I graduated from the University of Northern Colorado and earned a B.A. Special Education Teacher k-12. I also earned an M.A. for teaching grades k-12. I worked a full time teaching position for the Hartford public Schools. My classroom was self-contained that was composed of ASD,PDD students, and many had severe behavioral issues. The students in my class were deemed "un-teachable" With the exception of one child all of my kids graduated in the mainstream! I am a very strong reading and math teacher at the elementary and middle school level. I use a multi-kinesthetic approach which enhances memory; while additionally we are having a lot of fun learning. I know my core curriculum and special needs is definitely a strength for me. I teach with a passion, and the kids always love me. I am also dependable, honest, and punctual. I have been able to reach several children, where others have failed.
University of Northern Colorado - Bachelors, Special Education Teacher K-12
Central Connecticut State University - Masters, Special Education
What is your teaching philosophy?
"You get more flies with honey than you do with vinegar." I like to present materials in an upbeat positive manner.

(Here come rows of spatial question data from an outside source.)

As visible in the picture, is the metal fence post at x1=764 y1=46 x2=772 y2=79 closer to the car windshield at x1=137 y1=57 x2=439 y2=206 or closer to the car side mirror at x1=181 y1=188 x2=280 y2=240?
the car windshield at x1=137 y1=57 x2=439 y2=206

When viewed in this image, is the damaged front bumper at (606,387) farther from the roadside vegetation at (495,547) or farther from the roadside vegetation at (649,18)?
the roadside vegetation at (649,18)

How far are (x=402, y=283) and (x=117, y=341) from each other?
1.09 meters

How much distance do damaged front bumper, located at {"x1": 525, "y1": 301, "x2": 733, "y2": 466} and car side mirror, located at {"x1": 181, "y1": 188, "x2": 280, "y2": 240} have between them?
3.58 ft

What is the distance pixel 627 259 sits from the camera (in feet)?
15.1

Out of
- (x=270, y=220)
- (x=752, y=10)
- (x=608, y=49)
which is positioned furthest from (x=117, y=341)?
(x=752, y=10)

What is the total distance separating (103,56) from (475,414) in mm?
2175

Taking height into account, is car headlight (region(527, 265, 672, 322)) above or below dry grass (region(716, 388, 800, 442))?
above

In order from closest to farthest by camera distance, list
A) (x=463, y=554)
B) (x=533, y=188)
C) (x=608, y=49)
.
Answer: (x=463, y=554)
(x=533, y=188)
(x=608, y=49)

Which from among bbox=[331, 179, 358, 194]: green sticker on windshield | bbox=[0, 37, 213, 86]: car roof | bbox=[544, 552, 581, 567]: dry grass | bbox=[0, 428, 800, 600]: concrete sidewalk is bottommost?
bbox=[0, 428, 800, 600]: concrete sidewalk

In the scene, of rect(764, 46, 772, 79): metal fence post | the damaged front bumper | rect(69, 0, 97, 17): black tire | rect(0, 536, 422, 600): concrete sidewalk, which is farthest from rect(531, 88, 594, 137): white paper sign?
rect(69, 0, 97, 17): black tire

I use a positive reinforcement programs, which vary, depending on the child. A professional attitude is essential. You have to be kind and compassionate while using a strong behavioral management technique. Teach with a passion that flows to your students. I also like to make myself available to my parents.
What might you do in a typical first session with a student?

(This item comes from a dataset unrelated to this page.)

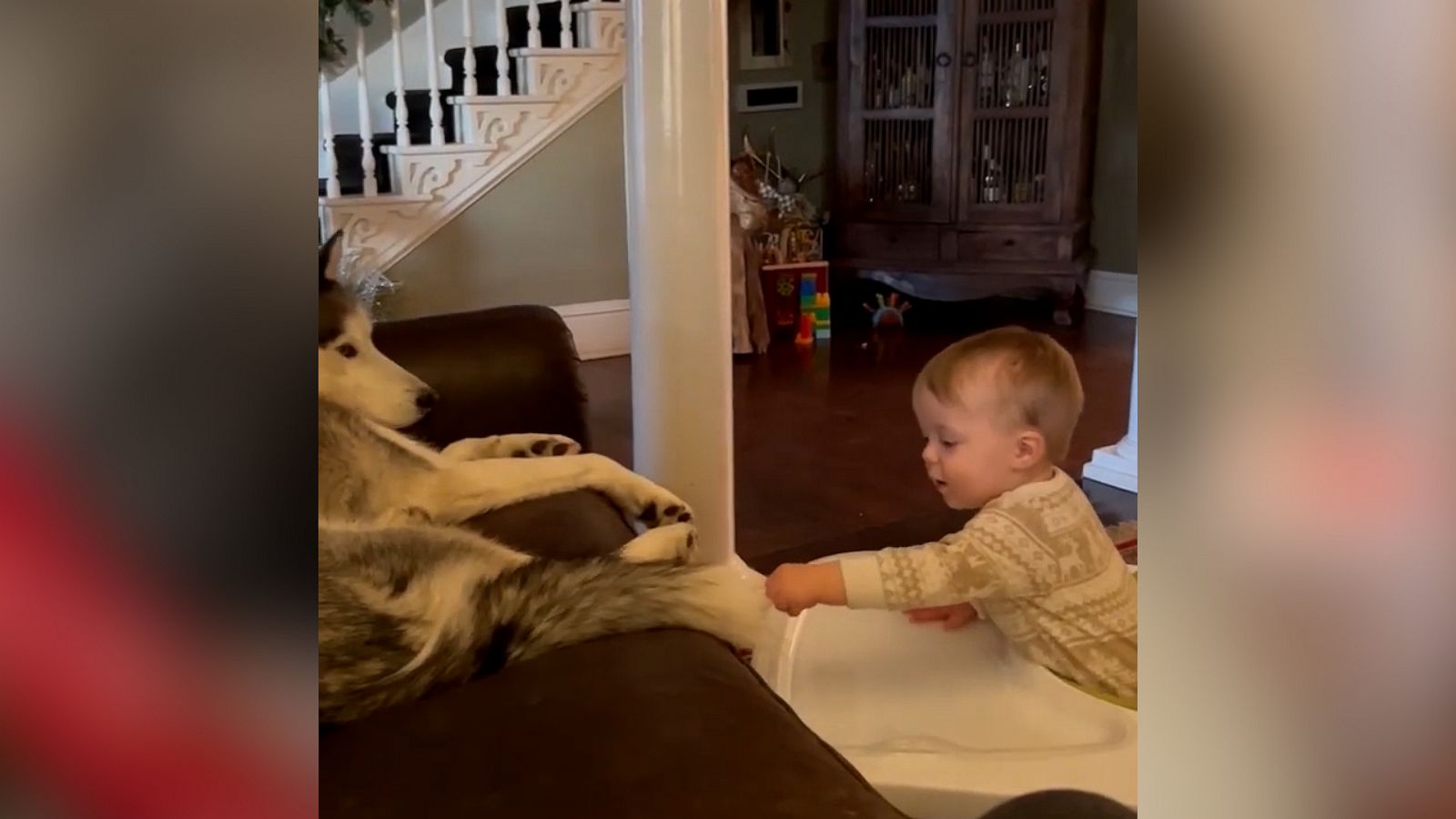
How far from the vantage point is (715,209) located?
1426 mm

I would have already gotten the information of where he needs tutoring. I would make up a story about how "I struggled in the exact same thing! I felt really dumb but a friend showed me a trick to make this easy. Would you like to see the trick or tricks you need to do? This it is really easy. Let's do the first one together..." In that first session I get a baseline. This allows me to plan appropriate lessons for the child. I would also ask a softball of a question to ensure the child's success! I am very enthusiastic when a child masters a task, and we end up having a laugh, as it really wasn't that hard after all. It would be very important that a child's first interaction with you is a positive one!

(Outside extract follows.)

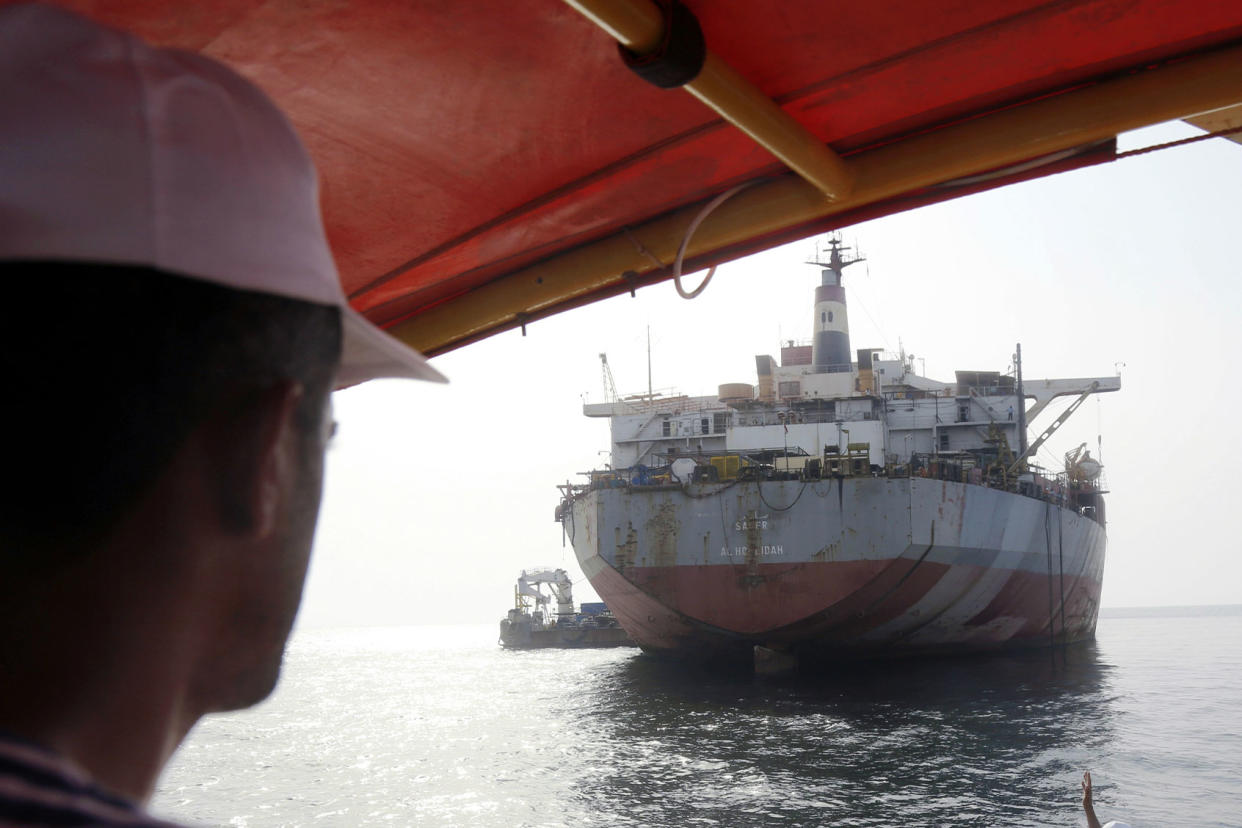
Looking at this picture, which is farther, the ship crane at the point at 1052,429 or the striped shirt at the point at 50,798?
the ship crane at the point at 1052,429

How can you help a student become an independent learner?
I would use a technique called "fading." It is a slow, gradual program where a child eventually needs less and less attention. You slowly reduce the number of prompts and cues. The child slowly becomes an independent learner!
How would you help a student stay motivated?
I would offer a secondary reinforcer that the child can earn by mastering the task. I was also a born cheerleader, and celebrate each step mastered by the child. This reinforcer would be something like a doll or silly putty. I also like this approach, as nothing is ever taken away from a child. They either earned it or they didn't.
If a student has difficulty learning a skill or concept, what would you do?
I would try a number of things. Perhaps this child needs less material on a page, or to use the information and put it into a multi-kinesthetic approach to enhance memory.
How do you help students who are struggling with reading comprehension?
There are several strategies. First, I would go through the reading passage with the student. Then, we would go through the passage together and highlight the important comprehension pieces.
What strategies have you found to be most successful when you start to work with a student?
I like to establish a rapport with a student first. We play a game called "my favorite things to do" while we were alternating responses, and make a connection through a shared activity. Then we talk about the activity, and finally get to work tutoring.
How would you help a student get excited/engaged with a subject that they are struggling in?
Sometimes I ask a student to help me in the same area. Sometimes I use humor, and I always use positive reinforcers at each new task mastered. They are always eager to show you what they know!
What techniques would you use to be sure that a student understands the material?
I might make a visual task chart. Teachers talk and talk, but the majority of children are visual rather than auditory learners. I would then have the child show me how to do the material to check for comprehension. If they can teach me, I know that the child gets it.
How do you build a student's confidence in a subject?
I always start a child off below their actual functioning level to ensure success and confidence. I also use lots of verbal praise. The kids all desire to be good and successful.
How do you evaluate a student's needs?
Once again, I would start off with "low ball" material so the child has initial immediate success. Then I follow curriculum until the child reaches their ceiling. I am also very proficient at interpreting testing data. I also might just give the child an achievement test. Observation is also a key way to help evaluate the child's needs.
How do you adapt your tutoring to the student's needs?
I am very flexible. For example, one child might find it overwhelming to read and then write answers, so I might write for them. I would also adjust curriculum to his visual or auditory learning style.
What types of materials do you typically use during a tutoring session?
I like to show up with an array of paper, pencils, crayons, highlighters, graph paper,.... This allows a child to choose his/her tool to work with.